Canadian company Barrick Gold is set to enter into a final framework agreement with the Pakistani government to develop the Reko Diq copper-gold deposit.

Located near the borders of Iran and Afghanistan, Reko Diq is believed to be one of the largest undeveloped copper-gold deposits in the world.

The project is expected to be developed in phases, starting with a nearly 40 million tonnes per annum (Mtpa) plant. This capacity could double within five years.

The Reko Diq project is expected to cost $7 billion. The first phase would require an investment of $4 billion for the development of the initial crushing, grinding and flotation circuit, according to

Earlier this year, the government of Pakistan, the provincial government of Balochistan and Barrick signed an agreement in principle to revive the project.

Barrick is the operator of the planned project with a 50% stake, while other partners include the provincial government of Balochistan (25%) and state-owned Pakistani companies (25%).

The parties are in the process of finalizing the definitive agreements underlying the framework agreement.

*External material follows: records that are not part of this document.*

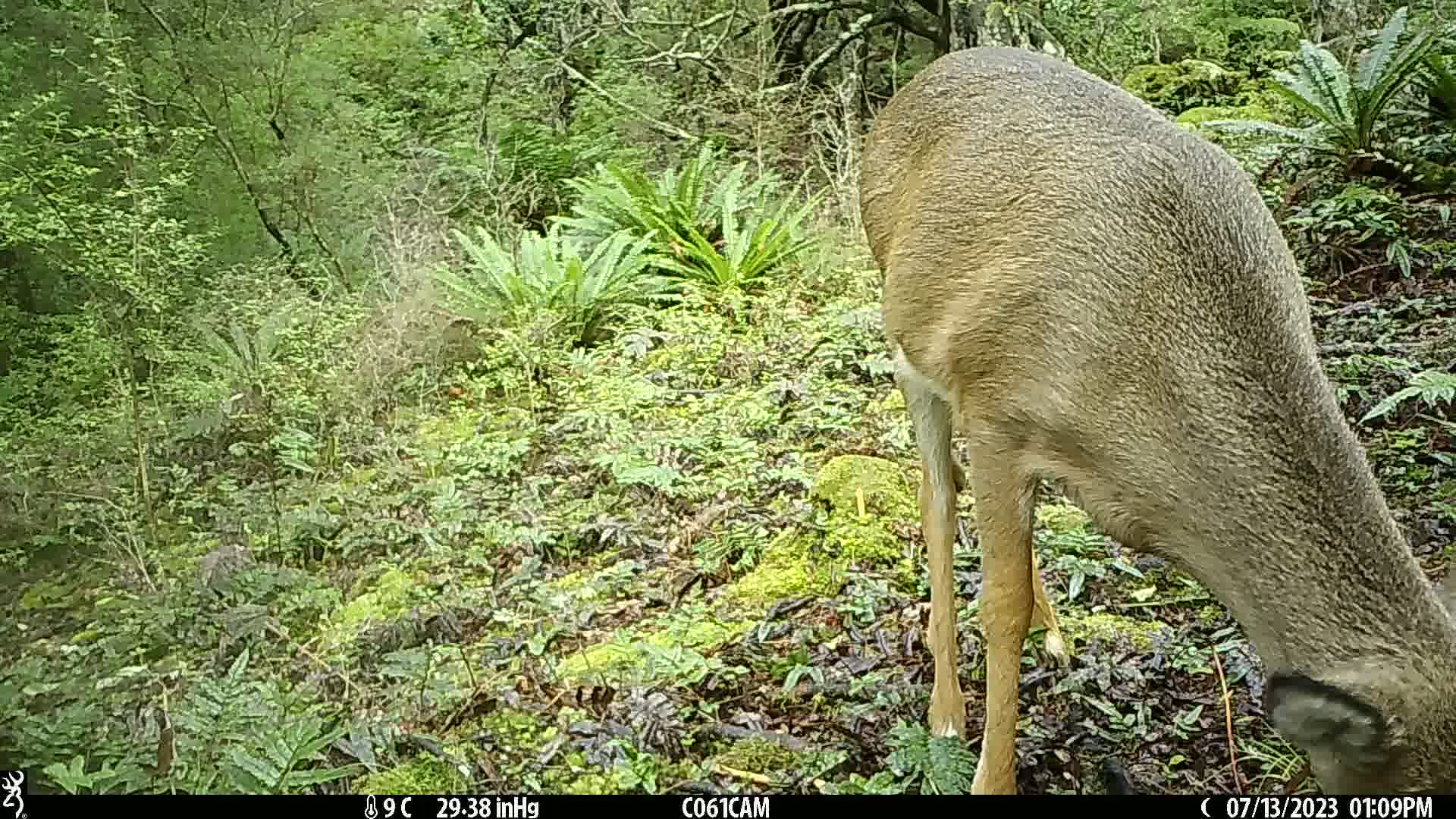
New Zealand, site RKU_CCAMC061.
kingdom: Animalia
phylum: Chordata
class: Mammalia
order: Artiodactyla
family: Cervidae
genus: Odocoileus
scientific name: Odocoileus virginianus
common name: white-tailed deer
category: white tailed deer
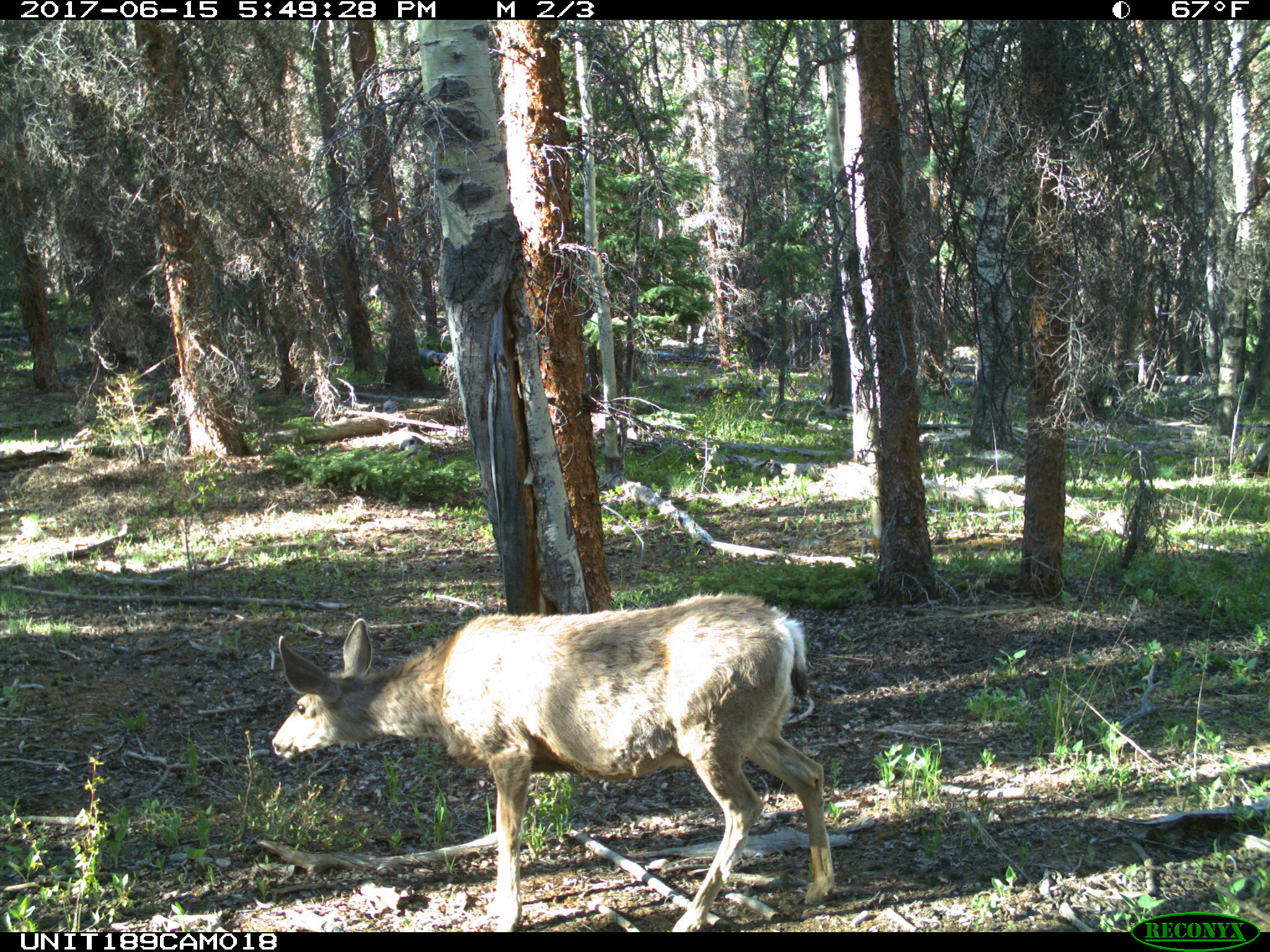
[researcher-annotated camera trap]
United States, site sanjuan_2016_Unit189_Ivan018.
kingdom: Animalia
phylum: Chordata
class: Mammalia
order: Artiodactyla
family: Cervidae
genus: Odocoileus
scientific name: Odocoileus hemionus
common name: mule deer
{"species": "Odocoileus hemionus (mule deer)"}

Barrick said in a statement: “Once this is complete and the necessary legalization steps have been taken, Barrick will update the initial feasibility study, a process that is expected to take two years. The construction of the first phase will follow that with the first production of copper and gold expected in 2027/2028.

Upon completion of the updated Feasibility Study, Barrick expects to commence copper and gold production from the first phase of the project in 2027/2028.

With an operational life of at least 40 years, the Reko Diq mine is expected to create 7,500 jobs during the construction phase and 4,000 long-term jobs once commissioned.

In 2011, the project was put on hold due to a dispute over the legality of its licensing process.

It was revived with the Pakistani government agreeing to an out-of-court settlement with Barrick and waiving $11 billion in penalties.